Sandfuture is a book about the life of the architect Minoru Yamasaki (1912-1986), who remains on the margins of history despite the enormous influence of his work on American architecture and society. That Yamasaki's most famous projects--the Pruitt-Igoe apartments in St. Louis and the original World Trade Center in New York--were both destroyed on national television, thirty years apart, makes his relative obscurity all the more remarkable.
Sandfuture is also a book about an artist interrogating art and architecture's role in culture as New York changes drastically after a decade bracketed by terrorism and natural disaster. From the central thread of Yamasaki's life, Sandfuture spirals outward to include reflections on a wide range of subjects, from the figure of the architect in literature and film and transformations in the contemporary art market to the perils of sick buildings and the broader social and political implications of how, and for whom, cities are built. The result is at once sophisticated in its understanding of material culture and novelistic in its telling of a good story.
"In Beal's account, you hear about not just a tragic life, but the strange cultural history of the World Trade Center--what it came to mean, and how that meaning reflected the history of New York and the United States"
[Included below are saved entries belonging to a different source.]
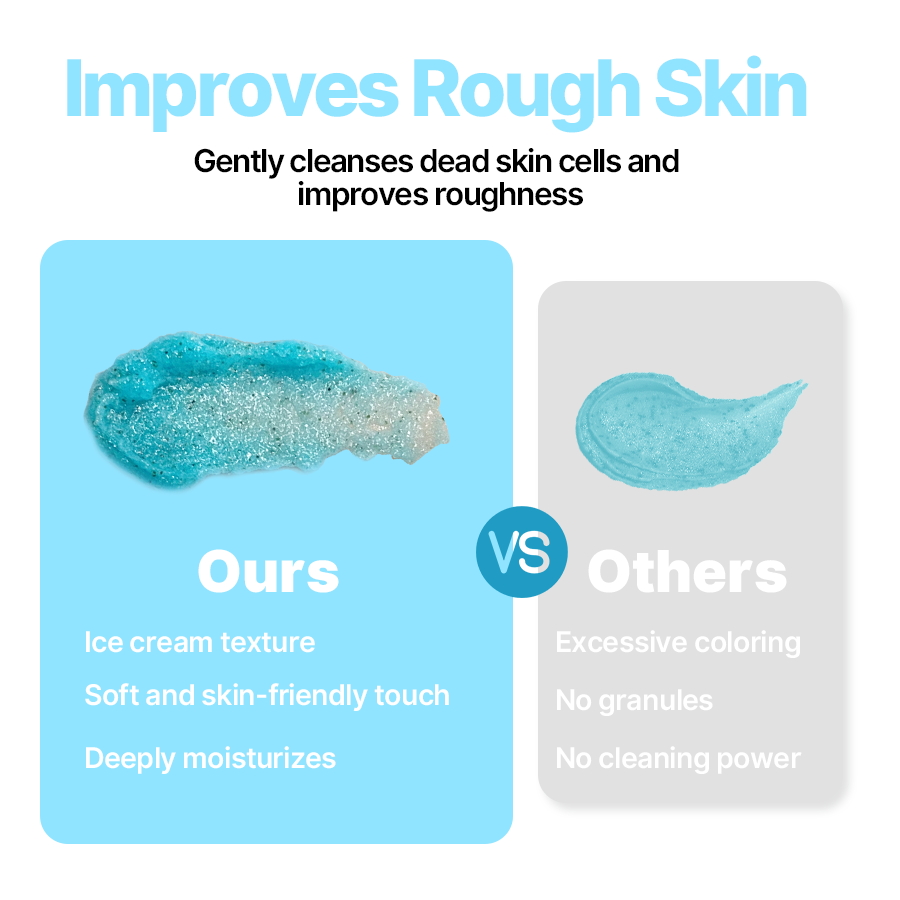 Improves Rough Skin

Gently cleanses dead skin cells and improves roughness

Ours

Ice cream texture

Soft and skin-friendly touch

Deeply moisturizes

VS

Others

Excessive coloring

No granules

No cleaning power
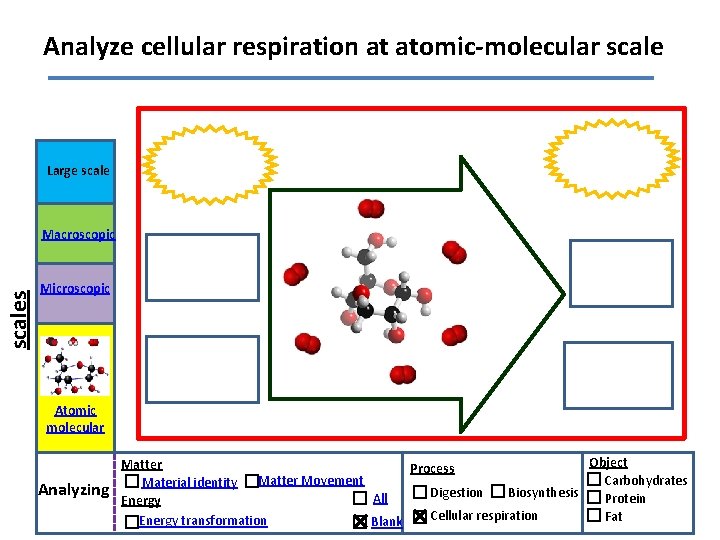 Analyze cellular respiration at atomic-molecular scale

scales

Large scale

Macroscopic

Microscopic

Atomic molecular

Analyzing

Matter
☐ Material identity ☐ Matter Movement
Energy
☐ Energy transformation
☐ All
☒ Blank

Process
☐ Digestion ☐ Biosynthesis
☒ Cellular respiration

Object
☐ Carbohydrates
☐ Protein
☐ Fat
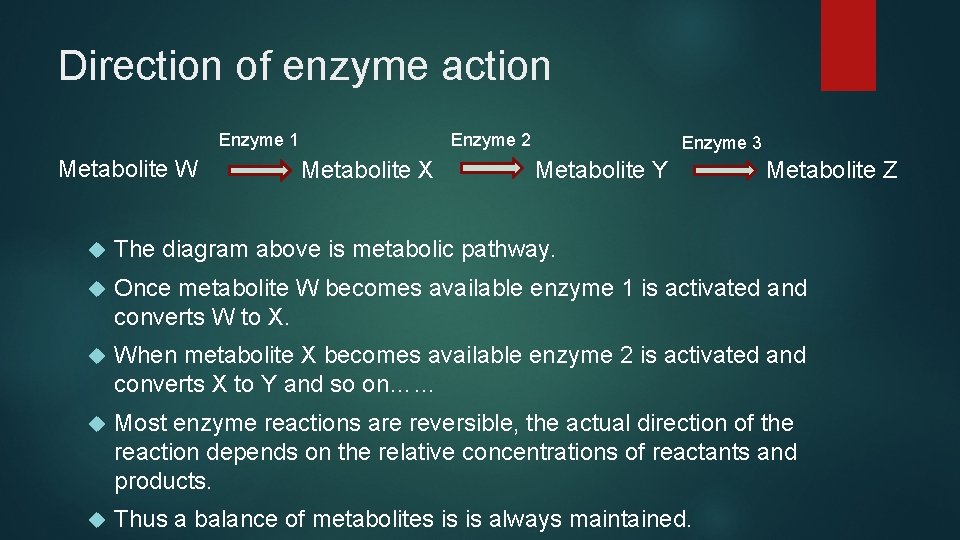 Direction of enzyme action

Enzyme 1
Enzyme 2
Enzyme 3

Metabolite W
Metabolite X
Metabolite Y
Metabolite Z

The diagram above is metabolic pathway.

Once metabolite W becomes available enzyme 1 is activated and converts W to X.

When metabolite X becomes available enzyme 2 is activated and converts X to Y and so on……

Most enzyme reactions are reversible, the actual direction of the reaction depends on the relative concentrations of reactants and products.

Thus a balance of metabolites is is always maintained.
- Open Source with Christopher Lydon
"This is a personable, erudite memoir that ambles through a series of theoretical and historical musings linked to the author's emotional, intellectual and practical engagement with New York City"
- ArtReview
"It is not like any other book on architecture I have read. And that is a very good thing [...] Beal has written a brilliant, often surprisingly personal, book that works as metaphor and, perhaps, as portent."
- Edwin Heathcote, FT
"Beal is sympathetic, describing the Japanese-American architect's battles with prejudice, pointing out the qualities of the many fine buildings he created across America, and bringing alive the ironies and tragedies of his career. [...] His book is an unusual collage of narratives, but it provides rare insight into the making and experience of architecture."